:: 練習問題 ::
(a) ページ抜粋によると、韓国盤のCDを漁ったレコード売り場はどこにありましたか。
(b) ページ抜粋のうち、「まぁ、まだまだCDが普及途上」から「らしい。柴田はつみの世界か?」までの部分を、一字一句変えずに打ち直してください。
(c) ページ抜粋にある「ミンヘギョンは80年代序盤にデビューのミニスカート歌手。」という文を英語に訳してください。

:: ページ抜粋 ::
· · · · · · ·

そういう時は、大きなお店にいって、ジャケット買いをするのに限る。ソウル市内の明洞(ミョンドン)なる繁華街にあるロッテデパートのレコードコーナーへ。あまり大きいとは言い難いところだったが、そこで、まだまだ枚数が少ない韓国盤のCDを漁る。基本的にジャケットを見てポップス系かどうかの判断を迫られる訳だが、男性歌手は全部捨て、女性に絞る。名前を知っていた訳ではないが、その場でピックアップしたのは、確か以下の4枚:「カンスージー」「キムワンソン」「イジヨン」「ミンヘギョン」。ミンヘギョンは80年代序盤にデビューのミニスカート歌手。キムワンソン、イジヨンは88年のソウルオリンピックのちょっと前位のデビューのはず。

まぁ、まだまだCDが普及途上である状況で、最初にCDになって出るものは売れ筋か大御所と決まってはいたのだろうが、偶然にもこの4人は、さらに「ヤンスギョン」を付け加えれば、80年代から91年までの、売れ線歌謡曲女性歌手の系列となっている。(さらにフォーク歌手のイソンヒを加えれば完璧だろう)

ミンヘギョンは、本当に韓国歌謡の色を濃く残す歌謡。リズムは新しいんだけどね、という世界。後で日本でテレビを見ていてしったのだが、脚線美の歌手と言われていたらしい。柴田はつみの世界か?

· · · · · · ·

:: 元データ ::
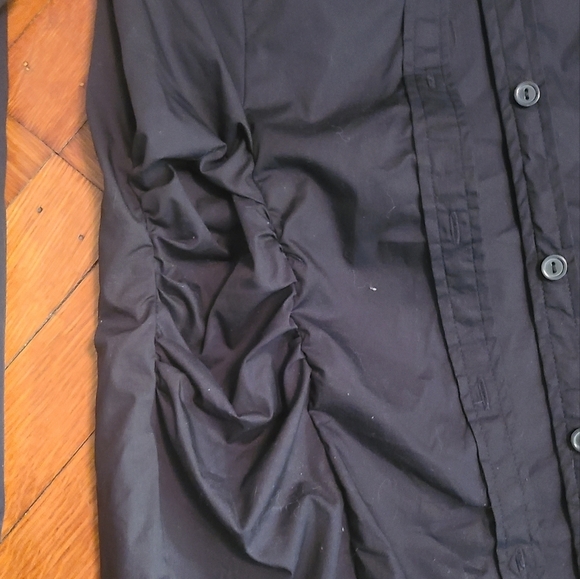 FRESH BREWED LOS ANGELES LONDON 100% AUTHENTIC BLACK BUTTON DOWN SHIRT NWOT - Picture 6 of 10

· · · · · · ·

:: 課題の解答 ::
(a) ソウル市内の繁華街、明洞にあるロッテデパートのレコードコーナーです。

(b)
まぁ、まだまだCDが普及途上である状況で、最初にCDになって出るものは売れ筋か大御所と決まってはいたのだろうが、偶然にもこの4人は、さらに「ヤンスギョン」を付け加えれば、80年代から91年までの、売れ線歌謡曲女性歌手の系列となっている。(さらにフォーク歌手のイソンヒを加えれば完璧だろう)

ミンヘギョンは、本当に韓国歌謡の色を濃く残す歌謡。リズムは新しいんだけどね、という世界。後で日本でテレビを見ていてしったのだが、脚線美の歌手と言われていたらしい。柴田はつみの世界か?

(c) Min Hae-kyung is a miniskirt singer who debuted in the early 1980s.